外国為替証拠金取引における収入すべき時期は、反対売買により決済した時等によるとした事例
[所得税法][収入金額][収入すべき時期]に関する裁決事例(国税不服審判所)。
裁決事例(国税不服審判所)
2013/06/25 [所得税法][収入金額][収入すべき時期]《要旨》 請求人は、請求人が行った外国為替証拠金取引(本件各FX取引)により生じた利益及びスワップポイントについては、ロスカットを防止するため本件各FX取引の各取引口座から証拠金を出金することができなかったこと、また、本件各FX取引における未決済の取引については、評価損が評価益を上回っている状態にあったことから反対売買による差益を本件各FX取引の各取引口座から引き出す権利がなかったので、本件各FX取引については、本件各年分の年末において収入すべき金額が発生していない旨主張する。

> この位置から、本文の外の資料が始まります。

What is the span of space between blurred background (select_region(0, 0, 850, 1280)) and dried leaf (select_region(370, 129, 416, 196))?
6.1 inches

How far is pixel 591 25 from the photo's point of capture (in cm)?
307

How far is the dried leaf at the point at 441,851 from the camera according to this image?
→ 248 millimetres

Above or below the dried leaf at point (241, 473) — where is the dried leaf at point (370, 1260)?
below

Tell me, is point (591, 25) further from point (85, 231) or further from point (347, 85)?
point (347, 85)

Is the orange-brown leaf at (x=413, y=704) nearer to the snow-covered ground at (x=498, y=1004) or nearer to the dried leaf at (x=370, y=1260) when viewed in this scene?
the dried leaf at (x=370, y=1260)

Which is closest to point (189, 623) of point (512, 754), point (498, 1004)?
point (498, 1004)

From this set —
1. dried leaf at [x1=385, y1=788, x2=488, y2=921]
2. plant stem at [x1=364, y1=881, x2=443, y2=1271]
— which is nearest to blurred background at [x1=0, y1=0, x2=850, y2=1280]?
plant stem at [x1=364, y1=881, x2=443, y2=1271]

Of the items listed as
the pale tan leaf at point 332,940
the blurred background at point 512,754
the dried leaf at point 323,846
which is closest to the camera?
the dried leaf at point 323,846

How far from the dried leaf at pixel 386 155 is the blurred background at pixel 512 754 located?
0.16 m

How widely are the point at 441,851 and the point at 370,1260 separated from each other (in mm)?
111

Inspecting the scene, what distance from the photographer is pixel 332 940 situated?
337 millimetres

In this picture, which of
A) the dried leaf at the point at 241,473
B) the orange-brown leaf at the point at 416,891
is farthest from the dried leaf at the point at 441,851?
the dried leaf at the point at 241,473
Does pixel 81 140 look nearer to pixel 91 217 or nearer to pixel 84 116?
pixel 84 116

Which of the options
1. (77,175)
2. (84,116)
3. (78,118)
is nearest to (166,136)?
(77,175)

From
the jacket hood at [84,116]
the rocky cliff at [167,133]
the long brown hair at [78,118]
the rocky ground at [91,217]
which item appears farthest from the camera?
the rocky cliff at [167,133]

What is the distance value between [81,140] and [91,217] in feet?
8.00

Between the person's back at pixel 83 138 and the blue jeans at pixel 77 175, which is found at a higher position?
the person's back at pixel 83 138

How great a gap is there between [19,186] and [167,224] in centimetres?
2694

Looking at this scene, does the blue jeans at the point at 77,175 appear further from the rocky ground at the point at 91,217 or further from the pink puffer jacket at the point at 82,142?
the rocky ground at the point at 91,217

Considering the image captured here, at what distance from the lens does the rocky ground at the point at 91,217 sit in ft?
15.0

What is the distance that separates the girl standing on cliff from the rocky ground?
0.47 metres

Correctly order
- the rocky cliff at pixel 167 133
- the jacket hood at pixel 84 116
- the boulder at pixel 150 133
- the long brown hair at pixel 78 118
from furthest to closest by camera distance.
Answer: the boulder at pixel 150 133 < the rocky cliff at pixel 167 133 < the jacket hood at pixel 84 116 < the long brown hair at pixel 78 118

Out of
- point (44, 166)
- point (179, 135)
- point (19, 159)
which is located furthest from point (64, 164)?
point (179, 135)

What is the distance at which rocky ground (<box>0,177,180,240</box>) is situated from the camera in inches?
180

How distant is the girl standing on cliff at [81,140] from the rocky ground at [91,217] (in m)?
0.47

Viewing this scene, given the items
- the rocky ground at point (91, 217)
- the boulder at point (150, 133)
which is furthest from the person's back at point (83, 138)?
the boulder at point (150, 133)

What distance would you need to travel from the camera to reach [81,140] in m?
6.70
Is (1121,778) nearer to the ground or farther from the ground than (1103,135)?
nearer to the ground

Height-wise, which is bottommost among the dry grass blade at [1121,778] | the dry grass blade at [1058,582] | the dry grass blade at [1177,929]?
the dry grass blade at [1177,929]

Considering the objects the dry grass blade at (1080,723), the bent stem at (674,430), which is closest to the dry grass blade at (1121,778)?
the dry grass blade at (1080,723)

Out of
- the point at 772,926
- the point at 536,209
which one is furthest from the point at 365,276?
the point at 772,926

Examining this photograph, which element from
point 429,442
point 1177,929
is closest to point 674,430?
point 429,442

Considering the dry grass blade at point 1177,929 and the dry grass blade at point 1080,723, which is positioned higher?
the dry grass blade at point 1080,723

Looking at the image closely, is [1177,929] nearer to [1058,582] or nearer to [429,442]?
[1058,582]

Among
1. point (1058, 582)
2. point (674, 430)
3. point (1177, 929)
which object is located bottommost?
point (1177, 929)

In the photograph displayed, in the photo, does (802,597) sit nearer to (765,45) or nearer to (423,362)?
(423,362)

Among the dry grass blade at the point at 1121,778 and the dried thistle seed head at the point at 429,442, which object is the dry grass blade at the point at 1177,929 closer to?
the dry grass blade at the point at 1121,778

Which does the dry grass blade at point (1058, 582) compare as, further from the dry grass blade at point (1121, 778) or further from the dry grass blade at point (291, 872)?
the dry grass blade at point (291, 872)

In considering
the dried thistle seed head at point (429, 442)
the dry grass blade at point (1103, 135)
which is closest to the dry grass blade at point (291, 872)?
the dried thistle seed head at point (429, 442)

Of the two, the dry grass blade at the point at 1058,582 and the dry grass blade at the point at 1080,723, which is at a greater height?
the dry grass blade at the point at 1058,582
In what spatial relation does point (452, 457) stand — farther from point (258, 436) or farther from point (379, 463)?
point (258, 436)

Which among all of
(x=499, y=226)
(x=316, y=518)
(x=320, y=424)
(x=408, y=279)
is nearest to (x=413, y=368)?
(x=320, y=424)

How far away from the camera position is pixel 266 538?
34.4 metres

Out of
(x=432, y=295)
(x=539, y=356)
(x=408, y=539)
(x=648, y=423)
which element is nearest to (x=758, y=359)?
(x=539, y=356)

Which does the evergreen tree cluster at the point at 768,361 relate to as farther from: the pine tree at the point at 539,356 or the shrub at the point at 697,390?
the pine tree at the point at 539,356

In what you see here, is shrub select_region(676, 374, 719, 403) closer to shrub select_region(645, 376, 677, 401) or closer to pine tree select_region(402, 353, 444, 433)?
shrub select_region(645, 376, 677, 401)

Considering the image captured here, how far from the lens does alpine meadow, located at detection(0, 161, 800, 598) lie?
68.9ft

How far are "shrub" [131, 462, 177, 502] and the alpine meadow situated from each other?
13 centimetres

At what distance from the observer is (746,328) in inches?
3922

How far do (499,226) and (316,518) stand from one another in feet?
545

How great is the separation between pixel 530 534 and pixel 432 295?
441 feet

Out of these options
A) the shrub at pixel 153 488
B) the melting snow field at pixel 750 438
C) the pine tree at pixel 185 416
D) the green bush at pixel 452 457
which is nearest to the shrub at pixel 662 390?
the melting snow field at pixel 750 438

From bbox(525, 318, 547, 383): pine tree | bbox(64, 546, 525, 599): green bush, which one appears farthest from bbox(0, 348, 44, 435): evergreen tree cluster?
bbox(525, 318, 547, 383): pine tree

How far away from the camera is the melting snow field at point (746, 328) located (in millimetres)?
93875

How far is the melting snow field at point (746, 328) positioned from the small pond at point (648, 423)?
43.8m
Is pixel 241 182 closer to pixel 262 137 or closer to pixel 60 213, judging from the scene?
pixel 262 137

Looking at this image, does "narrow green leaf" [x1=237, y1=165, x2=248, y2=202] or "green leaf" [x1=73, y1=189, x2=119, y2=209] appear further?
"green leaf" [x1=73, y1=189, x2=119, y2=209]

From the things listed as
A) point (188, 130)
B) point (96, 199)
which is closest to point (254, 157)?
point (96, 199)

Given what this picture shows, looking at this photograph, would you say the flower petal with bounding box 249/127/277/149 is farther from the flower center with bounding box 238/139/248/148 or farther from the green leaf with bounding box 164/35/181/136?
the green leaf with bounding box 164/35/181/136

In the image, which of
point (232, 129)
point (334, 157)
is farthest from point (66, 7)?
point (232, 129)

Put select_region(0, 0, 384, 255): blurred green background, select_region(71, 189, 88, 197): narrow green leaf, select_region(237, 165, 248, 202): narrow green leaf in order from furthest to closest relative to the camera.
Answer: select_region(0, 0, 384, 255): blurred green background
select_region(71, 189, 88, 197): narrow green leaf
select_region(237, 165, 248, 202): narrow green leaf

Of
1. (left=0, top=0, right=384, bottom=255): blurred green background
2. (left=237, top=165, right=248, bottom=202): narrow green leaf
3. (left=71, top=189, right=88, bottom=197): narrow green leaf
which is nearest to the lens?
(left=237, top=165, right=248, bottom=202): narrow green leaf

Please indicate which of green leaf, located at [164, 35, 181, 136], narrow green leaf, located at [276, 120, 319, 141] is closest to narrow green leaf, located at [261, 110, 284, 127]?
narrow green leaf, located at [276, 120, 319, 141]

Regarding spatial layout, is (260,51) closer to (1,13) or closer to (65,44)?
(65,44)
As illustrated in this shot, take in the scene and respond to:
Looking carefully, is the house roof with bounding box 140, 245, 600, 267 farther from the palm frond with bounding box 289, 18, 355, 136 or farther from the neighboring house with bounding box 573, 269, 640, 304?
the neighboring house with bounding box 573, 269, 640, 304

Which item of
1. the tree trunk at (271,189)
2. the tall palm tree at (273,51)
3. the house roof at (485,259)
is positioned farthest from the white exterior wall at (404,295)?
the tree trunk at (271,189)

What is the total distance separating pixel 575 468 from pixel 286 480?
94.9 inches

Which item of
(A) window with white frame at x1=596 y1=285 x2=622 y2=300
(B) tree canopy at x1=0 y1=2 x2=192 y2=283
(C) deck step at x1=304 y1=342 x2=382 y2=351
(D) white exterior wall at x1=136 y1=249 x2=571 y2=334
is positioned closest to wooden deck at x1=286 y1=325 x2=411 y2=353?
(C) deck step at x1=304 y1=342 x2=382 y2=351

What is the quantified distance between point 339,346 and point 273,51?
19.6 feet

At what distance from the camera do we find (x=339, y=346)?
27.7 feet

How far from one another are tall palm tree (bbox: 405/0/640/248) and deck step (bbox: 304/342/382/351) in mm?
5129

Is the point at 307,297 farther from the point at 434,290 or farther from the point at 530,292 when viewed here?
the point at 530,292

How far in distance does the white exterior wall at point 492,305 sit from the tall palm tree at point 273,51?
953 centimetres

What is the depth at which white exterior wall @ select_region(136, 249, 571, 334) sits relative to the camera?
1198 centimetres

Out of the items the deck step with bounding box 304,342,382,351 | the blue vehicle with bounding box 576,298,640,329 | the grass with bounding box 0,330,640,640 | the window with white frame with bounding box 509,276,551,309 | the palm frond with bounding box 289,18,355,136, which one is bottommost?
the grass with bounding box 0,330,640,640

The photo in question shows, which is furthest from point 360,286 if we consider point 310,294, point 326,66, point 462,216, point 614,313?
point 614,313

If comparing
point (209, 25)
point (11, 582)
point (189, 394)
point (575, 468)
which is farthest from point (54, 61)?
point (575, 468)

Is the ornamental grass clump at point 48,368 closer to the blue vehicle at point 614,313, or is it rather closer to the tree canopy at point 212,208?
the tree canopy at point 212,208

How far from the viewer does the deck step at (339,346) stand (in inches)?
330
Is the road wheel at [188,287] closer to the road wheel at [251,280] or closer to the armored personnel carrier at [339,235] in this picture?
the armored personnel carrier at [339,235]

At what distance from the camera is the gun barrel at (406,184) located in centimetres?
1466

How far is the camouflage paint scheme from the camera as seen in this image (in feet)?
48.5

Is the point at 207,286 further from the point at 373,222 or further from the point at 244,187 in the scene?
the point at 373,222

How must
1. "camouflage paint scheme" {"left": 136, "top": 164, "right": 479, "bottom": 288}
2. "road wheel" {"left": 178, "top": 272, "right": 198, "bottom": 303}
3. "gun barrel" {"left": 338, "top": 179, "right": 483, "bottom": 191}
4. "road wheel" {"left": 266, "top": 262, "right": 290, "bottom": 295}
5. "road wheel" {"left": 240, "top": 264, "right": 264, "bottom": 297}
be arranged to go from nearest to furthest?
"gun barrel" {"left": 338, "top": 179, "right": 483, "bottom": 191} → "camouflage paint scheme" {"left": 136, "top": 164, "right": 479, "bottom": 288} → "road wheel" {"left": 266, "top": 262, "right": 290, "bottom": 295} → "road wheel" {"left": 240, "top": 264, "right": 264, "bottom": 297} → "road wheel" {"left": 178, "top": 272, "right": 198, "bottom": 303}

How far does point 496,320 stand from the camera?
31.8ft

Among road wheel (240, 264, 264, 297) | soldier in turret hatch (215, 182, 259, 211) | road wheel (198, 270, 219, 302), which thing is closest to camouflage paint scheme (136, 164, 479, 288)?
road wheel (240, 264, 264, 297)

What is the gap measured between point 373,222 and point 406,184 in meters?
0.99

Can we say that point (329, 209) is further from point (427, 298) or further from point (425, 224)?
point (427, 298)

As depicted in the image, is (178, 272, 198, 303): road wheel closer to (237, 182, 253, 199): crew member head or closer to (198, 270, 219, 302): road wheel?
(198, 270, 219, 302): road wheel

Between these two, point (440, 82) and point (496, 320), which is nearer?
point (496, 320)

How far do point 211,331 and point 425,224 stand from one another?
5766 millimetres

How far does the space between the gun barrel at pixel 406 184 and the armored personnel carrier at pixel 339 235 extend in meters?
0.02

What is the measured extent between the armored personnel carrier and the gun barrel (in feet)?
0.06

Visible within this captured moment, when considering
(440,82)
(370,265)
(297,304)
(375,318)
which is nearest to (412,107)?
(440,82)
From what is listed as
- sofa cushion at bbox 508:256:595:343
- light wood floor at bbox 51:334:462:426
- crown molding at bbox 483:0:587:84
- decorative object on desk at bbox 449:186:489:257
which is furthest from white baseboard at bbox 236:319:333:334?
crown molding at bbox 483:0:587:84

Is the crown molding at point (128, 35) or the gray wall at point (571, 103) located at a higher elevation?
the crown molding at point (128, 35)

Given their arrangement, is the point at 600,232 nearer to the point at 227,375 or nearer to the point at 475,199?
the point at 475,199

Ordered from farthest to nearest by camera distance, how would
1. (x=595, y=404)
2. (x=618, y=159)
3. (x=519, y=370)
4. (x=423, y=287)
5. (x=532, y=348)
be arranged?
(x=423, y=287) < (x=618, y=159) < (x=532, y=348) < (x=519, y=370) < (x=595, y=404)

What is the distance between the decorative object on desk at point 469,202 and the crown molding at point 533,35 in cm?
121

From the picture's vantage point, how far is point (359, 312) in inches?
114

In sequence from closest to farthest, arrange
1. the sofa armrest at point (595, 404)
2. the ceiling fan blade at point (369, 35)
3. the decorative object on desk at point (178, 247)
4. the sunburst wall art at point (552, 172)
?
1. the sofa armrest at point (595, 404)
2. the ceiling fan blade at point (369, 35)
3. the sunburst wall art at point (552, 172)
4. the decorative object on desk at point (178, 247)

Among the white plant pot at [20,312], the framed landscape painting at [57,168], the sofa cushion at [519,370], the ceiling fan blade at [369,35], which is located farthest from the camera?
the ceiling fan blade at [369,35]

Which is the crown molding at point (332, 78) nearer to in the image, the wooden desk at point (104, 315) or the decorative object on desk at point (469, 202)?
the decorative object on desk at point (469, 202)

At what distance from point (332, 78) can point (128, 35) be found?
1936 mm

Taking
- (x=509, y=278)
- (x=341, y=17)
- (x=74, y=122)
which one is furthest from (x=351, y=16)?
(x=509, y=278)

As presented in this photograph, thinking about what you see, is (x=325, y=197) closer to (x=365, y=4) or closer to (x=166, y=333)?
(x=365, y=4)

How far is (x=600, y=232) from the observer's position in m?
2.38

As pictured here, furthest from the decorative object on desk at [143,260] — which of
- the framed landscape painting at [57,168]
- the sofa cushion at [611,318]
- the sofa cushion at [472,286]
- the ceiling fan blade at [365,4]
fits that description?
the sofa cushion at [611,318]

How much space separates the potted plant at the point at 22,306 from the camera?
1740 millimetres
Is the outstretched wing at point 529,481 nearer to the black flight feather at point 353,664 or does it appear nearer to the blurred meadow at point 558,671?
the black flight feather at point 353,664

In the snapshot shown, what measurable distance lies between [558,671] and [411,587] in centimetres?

しかしながら、所得税法第36条《収入金額》第1項が、その年分の各種所得の金額の計算上収入金額とすべき金額又は総収入金額に算入すべき金額は、別段の定めがあるものを除き、その年において「収入すべき金額」とする旨規定しており、これは、現実に収入がない場合においても、その収入の原因となる権利が確定した場合、その時点で所得の実現があったものとして課税所得を計算するという、いわゆる権利確定主義を採用しているものと解されているところ、本件各FX取引におけるロスカットや請求人の出金可能額は、請求人と本件各FX取引の取引業者との間の取決めにすぎないから、本件各FX取引における反対売買による差損益及びスワップポイントについては、反対売買による決済をした時、又はロールオーバーがあった時に、それぞれ収入の原因となる権利が確定したこととなる。